Once you open your software, you will begin your family tree with yourself and then proceed to systematically collect as many family memories as you can from everyone who is older than you. Write down your questions, record the answers and note where the information came from. That also goes for any other information you find. ALWAYS write down your sources so you can go back to them later if you need to.


Armed with this information, your next turn is to the internet, where there are many excellent, easy to use resources which you will find on our Links page.


The Internet makes research easy to do

 

In the past, family research required physical visits to libraries, courthouses and land offices.

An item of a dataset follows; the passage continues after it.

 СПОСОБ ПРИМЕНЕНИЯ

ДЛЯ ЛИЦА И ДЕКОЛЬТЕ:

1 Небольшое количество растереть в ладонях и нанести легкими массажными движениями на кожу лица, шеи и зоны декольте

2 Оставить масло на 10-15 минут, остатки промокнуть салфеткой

Today, the internet has made family research incredibly easy for the amateur person to explore. Much of the work can be accomplished online, without ever leaving home. Of course, to document research, actual birth, death and marriage certificates remain necessary. But, even these can generally be ordered online.

Banner - Ancestry.com


Documenting, preserving and sharing your findings


Genealogists, like scientists, test and document EVERYTHING found as a result of their research. To do that, they rely on “official public records.” Without these proofs, everything you find is just hypothetical….mere speculation….hearsay – not FACT.


Official Documents

As you proceed with your search, you will need to get copies of certain key documents such as birth, death and marriage certificates; social security, military, land/property transfers and medical records. There are various places where you will find these. Just GOOGLE “vital records” for the state you are searching to find out exactly where to place your order. Actual copies can become expensive if you order many of them. An average price per document is about $10.


Photos

It’s nice to be able to visualize people, places and things with the ease that photographic images make possible. Just remember that, before the 1800’s, photography was not universally available. Even then, it was expensive and out-of-reach for most people. Whatever photos and documents you find, there are many programs available to catalog and save your images. I use free Adobe software that saves files in .jpg format, which is easy to transmit and share with others. Our Black Ancestry is looking at ways to help you and will share our advice in future editions.


DNA Testing

DNA testing is a modern marvel that makes it possible to “prove beyond doubt” who you are related to and where your family originated. In 1990, the US Department of Energy and the National Institutes of Health began a 13 year effort to map human DNA. Today, DNA tests are commercially available from a variety of sources, costing from $150-300 per person. This technique is especially useful for African Americans, for whom recordkeeping during slavery was so incomplete.


Sharing Your Results

Once you have generated a basic amount of data (along with proof), you will undoubtedly want to share what you have with other family members and save your findings for future generations. Having been designated “official family historian,” I am continually building an information file, along with supporting documents, so that the generations ahead of me can pick up where I left off. For the benefit of posterity, you can publish your findings by creating a website or producing a physical book to share and leave behind. Our Black Ancestry plans to offer facilities for helping you with this as well.